* _PROBLEM_
Count the lines in the entries below that contain the string "JSON", and reply with the number alone.

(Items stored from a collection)
---+---
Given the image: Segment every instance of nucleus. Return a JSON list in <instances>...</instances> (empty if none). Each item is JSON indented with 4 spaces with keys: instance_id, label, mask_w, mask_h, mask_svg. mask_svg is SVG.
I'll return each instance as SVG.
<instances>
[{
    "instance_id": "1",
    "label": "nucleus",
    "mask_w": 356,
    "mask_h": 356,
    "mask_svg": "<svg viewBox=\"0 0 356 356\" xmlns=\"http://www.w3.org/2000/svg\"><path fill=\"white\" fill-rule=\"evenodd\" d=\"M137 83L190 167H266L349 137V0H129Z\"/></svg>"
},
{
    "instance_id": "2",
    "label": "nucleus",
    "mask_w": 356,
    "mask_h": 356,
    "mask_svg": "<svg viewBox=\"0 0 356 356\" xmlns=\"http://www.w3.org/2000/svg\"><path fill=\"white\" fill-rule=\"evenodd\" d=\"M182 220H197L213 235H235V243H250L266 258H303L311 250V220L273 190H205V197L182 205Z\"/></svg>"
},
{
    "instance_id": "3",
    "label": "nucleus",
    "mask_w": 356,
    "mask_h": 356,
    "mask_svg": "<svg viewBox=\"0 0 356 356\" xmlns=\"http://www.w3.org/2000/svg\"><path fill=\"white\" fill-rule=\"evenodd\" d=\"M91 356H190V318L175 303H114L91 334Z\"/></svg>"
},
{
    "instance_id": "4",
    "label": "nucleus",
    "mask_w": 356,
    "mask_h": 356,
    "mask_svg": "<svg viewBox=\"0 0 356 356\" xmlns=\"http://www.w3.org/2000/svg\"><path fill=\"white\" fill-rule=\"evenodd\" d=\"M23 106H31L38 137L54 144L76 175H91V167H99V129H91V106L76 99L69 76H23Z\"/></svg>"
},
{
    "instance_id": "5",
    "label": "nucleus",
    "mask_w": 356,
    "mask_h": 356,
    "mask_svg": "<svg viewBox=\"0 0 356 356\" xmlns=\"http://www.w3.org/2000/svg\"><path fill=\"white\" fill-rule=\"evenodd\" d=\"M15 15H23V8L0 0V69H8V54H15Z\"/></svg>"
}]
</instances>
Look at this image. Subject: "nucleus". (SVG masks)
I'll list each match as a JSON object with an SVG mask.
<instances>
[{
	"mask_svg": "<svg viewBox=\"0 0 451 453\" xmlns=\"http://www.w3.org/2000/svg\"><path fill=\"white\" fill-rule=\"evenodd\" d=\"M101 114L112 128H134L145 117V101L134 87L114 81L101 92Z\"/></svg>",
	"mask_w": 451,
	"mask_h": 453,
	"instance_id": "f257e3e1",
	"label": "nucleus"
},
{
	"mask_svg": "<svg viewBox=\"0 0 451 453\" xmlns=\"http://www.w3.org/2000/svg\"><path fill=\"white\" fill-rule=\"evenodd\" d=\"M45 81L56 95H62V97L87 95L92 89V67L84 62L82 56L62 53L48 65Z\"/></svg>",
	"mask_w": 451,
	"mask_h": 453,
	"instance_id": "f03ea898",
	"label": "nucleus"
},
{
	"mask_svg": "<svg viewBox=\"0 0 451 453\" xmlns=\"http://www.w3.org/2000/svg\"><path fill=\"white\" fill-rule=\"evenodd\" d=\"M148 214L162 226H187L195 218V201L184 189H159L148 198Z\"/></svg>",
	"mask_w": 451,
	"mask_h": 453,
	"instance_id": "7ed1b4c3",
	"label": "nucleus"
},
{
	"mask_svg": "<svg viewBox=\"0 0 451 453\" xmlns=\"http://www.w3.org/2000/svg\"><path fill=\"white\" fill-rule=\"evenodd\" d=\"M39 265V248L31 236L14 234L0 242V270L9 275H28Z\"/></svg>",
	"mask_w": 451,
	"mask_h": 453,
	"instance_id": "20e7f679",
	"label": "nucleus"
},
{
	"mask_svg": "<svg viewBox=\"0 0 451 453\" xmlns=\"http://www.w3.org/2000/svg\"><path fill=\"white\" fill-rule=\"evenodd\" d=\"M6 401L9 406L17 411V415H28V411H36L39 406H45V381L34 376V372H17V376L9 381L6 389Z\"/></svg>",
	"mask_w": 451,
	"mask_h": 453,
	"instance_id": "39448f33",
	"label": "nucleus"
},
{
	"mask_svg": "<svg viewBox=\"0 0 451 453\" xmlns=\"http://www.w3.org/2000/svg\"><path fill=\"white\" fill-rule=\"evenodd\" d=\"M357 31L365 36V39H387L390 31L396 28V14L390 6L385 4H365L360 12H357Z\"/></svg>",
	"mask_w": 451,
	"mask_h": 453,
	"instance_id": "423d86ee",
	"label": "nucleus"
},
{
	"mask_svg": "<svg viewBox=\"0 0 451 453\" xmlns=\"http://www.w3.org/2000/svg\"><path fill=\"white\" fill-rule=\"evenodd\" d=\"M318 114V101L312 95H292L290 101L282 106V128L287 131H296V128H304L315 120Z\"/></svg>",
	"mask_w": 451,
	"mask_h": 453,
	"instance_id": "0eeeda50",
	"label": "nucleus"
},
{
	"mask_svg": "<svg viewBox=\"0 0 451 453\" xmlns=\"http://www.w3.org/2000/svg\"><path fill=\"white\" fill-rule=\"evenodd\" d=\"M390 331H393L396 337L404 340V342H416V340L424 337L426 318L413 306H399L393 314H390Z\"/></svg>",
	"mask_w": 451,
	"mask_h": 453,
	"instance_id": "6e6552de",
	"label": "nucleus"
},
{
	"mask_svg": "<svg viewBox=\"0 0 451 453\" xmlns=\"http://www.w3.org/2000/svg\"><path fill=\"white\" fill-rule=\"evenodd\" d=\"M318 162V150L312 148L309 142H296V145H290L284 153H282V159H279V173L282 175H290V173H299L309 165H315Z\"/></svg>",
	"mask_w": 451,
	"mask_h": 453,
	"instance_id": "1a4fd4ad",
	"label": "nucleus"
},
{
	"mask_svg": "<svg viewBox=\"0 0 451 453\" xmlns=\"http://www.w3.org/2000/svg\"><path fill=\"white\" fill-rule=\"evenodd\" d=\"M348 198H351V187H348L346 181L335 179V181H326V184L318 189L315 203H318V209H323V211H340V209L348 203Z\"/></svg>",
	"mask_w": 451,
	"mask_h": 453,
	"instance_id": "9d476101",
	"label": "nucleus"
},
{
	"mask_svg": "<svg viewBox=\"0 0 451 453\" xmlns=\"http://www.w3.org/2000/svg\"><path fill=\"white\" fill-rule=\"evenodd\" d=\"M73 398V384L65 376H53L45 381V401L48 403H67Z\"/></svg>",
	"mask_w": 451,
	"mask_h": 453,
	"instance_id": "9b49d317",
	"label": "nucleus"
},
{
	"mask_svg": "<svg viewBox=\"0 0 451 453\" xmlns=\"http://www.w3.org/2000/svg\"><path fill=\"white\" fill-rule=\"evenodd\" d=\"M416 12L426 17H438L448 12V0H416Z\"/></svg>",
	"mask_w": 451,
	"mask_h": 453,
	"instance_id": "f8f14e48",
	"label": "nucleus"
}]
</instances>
---+---
* _TASK RESULT_
2